Remove the lid, add the zucchini, and gently stir so you don’t break up the potatoes. Cover and braise for another 10–12 minutes, until the potatoes and chicken are tender and the sauce is slightly thicker.

12 minutes
Tip: Add the zucchini toward the end so it holds its shape and doesn’t turn to mush.
7

Adjust seasoning and serve

Remove the lid, taste the sauce, and add salt to taste; season with black pepper. Remove the bay leaves. Let the dish rest for 5 minutes covered so the flavors settle.
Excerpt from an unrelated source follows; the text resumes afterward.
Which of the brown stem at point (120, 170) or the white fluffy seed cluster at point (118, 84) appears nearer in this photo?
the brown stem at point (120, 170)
Serve hot, dividing the chicken, vegetables, and sauce evenly.

6 minutes
Tip: For a thicker sauce, simmer uncovered for 2–3 minutes over medium heat, stirring gently from the bottom up.

When to Eat

Ideal for lunch or dinner; convenient to pack in a lunch container.

Health Benefits

A balanced dish with complete protein and plenty of vegetables; braising keeps it juicy with a mild, comforting flavor.

Warnings

Contains garlic; omit if needed. May contain traces of celery if using store-bought stock.

Serve With

Serve with chopped fresh herbs, a spoonful of plain yogurt, or a simple fresh vegetable salad.